13/07/2026 04:07 - Internacionales
La province d'Almería, située dans la communauté autonome d'Andalousie, au sud de l'Espagne — une région connue pour ses paysages arides et son climat méditerranéen sec — respire avec prudence après plusieurs jours d'angoisse. Le violent incendie qui s'est déclaré dans la localité de Los Gallardos le 9 juillet 2026 à 18h00, provoqué par la chute d'un pylône de haute tension, a finalement été stabilisé grâce à une accalmie du vent et à l'effort immense des équipes d'urgence.
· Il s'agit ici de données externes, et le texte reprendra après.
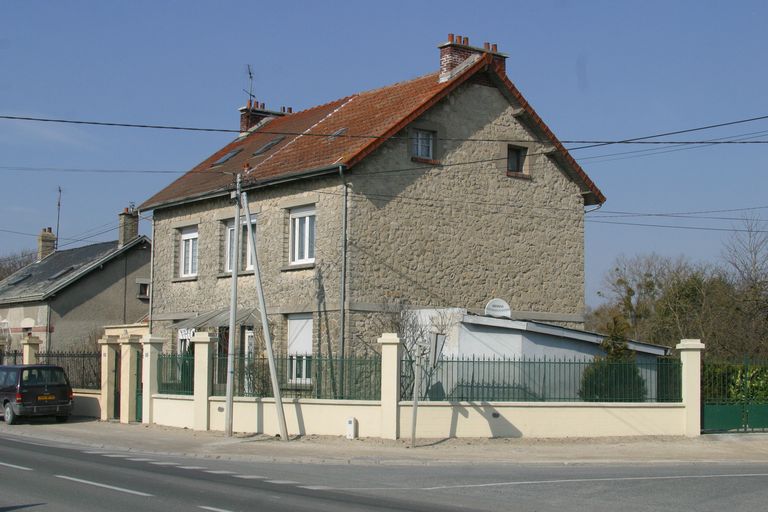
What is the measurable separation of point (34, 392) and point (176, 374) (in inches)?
167

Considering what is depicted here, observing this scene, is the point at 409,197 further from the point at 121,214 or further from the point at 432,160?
the point at 121,214

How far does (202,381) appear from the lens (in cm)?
2488

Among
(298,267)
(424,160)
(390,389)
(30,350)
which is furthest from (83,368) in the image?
(390,389)

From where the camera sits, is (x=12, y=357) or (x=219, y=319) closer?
(x=219, y=319)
Bien que les flammes reculent, le paysage qu'elles laissent est désolateur. Jusqu'à présent, 6.600 hectares ont été réduits en cendres — l'équivalent d'environ 9.000 terrains de football. La tragédie a fait 12 victimes mortelles : quatre d'entre elles, de nationalité britannique, ont été retrouvées dans un véhicule, et sept autres ont été localisées dans la petite commune de Bédar, située à proximité. Par ailleurs, 23 personnes sont portées disparues et 8 blessés ont été recensés, dont quatre dans un état grave. Environ 1.400 personnes ont dû être évacuées de leurs domiciles.
Pour combattre les flammes, qui au paroxysme de l'incendie progressaient à une vitesse vertigineuse de 100 mètres par minute — plus rapide que la course d'un être humain — le gouvernement espagnol a déployé un dispositif massif. Celui-ci comprenait 22 moyens aériens (hélicoptères et avions bombardiers d'eau), 539 agents de l'État, 220 membres de l'Unité Militaire d'Urgences (UME) — une force spéciale des forces armées espagnoles dédiée aux catastrophes naturelles — et 245 agents de la Garde Civile, le corps de sécurité espagnol chargé du maintien de l'ordre en zone rurale. Leur bravoure et leur dévouement ont été déterminants pour maîtriser la catastrophe.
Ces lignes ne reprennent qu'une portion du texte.